Given the records below, set each one down again exactly as it reads.

[Saved data entries]
□ □ □ □ □
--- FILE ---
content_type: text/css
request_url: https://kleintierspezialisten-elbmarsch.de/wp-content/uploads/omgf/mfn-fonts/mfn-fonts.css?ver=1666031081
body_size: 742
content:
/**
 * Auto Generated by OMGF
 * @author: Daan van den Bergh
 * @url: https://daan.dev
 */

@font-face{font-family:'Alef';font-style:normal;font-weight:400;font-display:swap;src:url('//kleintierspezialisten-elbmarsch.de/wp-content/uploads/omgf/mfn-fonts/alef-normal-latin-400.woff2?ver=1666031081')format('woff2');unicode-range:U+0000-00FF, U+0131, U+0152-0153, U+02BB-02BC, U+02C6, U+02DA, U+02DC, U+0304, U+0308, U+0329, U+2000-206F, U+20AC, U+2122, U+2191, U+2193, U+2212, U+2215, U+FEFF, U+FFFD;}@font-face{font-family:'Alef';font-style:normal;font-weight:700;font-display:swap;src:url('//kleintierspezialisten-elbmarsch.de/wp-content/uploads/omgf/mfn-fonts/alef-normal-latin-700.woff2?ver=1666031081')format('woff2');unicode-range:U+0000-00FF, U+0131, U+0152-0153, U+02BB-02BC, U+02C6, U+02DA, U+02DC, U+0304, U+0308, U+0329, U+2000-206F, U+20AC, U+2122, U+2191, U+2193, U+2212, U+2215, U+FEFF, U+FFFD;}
□ □ □ □ □
[RESPONSE AREA]
--- FILE ---
content_type: text/css
request_url: https://kleintierspezialisten-elbmarsch.de/wp-content/uploads/omgf/mfn-fonts/mfn-fonts.css?ver=1666031081
body_size: 742
content:
/**
 * Auto Generated by OMGF
 * @author: Daan van den Bergh
 * @url: https://daan.dev
 */

@font-face{font-family:'Alef';font-style:normal;font-weight:400;font-display:swap;src:url('//kleintierspezialisten-elbmarsch.de/wp-content/uploads/omgf/mfn-fonts/alef-normal-latin-400.woff2?ver=1666031081')format('woff2');unicode-range:U+0000-00FF, U+0131, U+0152-0153, U+02BB-02BC, U+02C6, U+02DA, U+02DC, U+0304, U+0308, U+0329, U+2000-206F, U+20AC, U+2122, U+2191, U+2193, U+2212, U+2215, U+FEFF, U+FFFD;}@font-face{font-family:'Alef';font-style:normal;font-weight:700;font-display:swap;src:url('//kleintierspezialisten-elbmarsch.de/wp-content/uploads/omgf/mfn-fonts/alef-normal-latin-700.woff2?ver=1666031081')format('woff2');unicode-range:U+0000-00FF, U+0131, U+0152-0153, U+02BB-02BC, U+02C6, U+02DA, U+02DC, U+0304, U+0308, U+0329, U+2000-206F, U+20AC, U+2122, U+2191, U+2193, U+2212, U+2215, U+FEFF, U+FFFD;}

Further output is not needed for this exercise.